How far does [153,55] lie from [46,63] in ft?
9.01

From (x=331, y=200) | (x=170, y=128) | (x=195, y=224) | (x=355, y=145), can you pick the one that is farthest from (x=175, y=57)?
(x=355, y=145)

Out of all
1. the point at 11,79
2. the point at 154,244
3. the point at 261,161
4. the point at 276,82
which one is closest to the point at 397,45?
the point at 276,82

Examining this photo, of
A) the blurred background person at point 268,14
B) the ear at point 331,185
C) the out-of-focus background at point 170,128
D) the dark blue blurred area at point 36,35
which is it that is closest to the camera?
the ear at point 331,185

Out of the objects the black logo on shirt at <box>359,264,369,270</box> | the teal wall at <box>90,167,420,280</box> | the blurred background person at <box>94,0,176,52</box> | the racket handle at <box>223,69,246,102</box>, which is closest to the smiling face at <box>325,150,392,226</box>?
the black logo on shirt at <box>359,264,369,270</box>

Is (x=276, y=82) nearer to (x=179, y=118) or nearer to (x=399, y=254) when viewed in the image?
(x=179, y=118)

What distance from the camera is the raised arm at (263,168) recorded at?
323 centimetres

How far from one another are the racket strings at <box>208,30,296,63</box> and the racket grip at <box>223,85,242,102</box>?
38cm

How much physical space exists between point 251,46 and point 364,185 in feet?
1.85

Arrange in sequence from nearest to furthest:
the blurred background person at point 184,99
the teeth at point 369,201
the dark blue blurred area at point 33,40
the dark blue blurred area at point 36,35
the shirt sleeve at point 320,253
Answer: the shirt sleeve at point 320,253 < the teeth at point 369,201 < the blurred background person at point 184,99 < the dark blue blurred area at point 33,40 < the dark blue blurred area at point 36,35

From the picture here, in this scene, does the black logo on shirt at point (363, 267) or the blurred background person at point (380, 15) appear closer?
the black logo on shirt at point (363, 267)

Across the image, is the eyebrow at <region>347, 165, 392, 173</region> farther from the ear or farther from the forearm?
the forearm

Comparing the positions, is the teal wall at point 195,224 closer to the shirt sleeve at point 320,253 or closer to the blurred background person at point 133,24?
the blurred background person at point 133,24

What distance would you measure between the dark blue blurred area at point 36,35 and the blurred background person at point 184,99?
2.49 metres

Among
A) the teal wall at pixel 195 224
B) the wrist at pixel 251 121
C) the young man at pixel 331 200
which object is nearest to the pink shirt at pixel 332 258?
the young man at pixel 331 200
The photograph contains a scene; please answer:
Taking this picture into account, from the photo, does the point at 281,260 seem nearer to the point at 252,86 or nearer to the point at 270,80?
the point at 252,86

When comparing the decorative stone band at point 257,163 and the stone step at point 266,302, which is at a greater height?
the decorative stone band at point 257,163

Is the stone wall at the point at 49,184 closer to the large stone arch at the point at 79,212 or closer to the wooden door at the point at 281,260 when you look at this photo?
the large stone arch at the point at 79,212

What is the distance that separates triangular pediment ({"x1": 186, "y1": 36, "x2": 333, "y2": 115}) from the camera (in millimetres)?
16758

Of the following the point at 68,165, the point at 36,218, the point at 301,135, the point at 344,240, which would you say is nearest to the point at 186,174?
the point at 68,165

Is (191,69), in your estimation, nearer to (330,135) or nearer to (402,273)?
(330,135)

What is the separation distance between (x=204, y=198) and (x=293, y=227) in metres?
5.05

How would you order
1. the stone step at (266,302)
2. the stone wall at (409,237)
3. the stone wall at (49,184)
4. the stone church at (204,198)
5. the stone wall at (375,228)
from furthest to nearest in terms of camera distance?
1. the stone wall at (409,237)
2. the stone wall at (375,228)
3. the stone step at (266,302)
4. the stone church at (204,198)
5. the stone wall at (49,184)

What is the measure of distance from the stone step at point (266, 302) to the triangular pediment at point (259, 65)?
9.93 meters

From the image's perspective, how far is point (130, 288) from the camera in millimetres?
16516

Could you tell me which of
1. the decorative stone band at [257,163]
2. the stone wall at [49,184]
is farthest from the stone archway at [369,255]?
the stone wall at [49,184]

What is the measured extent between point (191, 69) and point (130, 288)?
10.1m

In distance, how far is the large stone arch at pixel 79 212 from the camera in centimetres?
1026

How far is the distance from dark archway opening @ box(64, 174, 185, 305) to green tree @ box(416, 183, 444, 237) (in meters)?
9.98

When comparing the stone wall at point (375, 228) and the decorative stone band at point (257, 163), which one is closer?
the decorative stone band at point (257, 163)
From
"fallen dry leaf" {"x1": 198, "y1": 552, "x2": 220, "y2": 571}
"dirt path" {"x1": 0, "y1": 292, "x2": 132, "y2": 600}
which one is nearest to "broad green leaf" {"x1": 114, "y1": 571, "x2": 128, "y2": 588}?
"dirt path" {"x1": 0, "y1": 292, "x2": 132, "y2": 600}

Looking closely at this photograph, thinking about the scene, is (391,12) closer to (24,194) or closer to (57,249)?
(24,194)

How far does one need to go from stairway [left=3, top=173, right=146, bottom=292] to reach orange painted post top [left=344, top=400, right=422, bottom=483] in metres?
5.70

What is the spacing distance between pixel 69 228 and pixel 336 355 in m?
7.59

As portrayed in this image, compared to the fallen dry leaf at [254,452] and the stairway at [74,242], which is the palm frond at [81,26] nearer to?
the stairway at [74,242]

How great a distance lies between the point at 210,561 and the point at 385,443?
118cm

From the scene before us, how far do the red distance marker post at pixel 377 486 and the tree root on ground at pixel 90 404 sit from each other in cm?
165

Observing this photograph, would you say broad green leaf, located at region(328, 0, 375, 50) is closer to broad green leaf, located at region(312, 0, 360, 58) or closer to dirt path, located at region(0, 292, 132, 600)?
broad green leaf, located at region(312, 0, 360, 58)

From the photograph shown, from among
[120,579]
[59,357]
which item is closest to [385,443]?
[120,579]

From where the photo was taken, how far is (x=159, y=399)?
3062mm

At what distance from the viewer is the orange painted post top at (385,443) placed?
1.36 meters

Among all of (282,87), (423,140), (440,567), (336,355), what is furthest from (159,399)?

★ ★ ★

PROBLEM REQUIREMENTS:
Print the listing exactly, starting with the line that contains "From the photograph shown, from among" and running through the end of the listing, with both ends included.

FINISHED ANSWER:
From the photograph shown, from among
[120,579]
[59,357]
which item is closest to [385,443]?
[120,579]

From where the photo was taken, how far is (x=159, y=399)?
3062mm

At what distance from the viewer is the orange painted post top at (385,443) placed?
1.36 meters

Among all of (282,87), (423,140), (440,567), (336,355), what is furthest from (159,399)?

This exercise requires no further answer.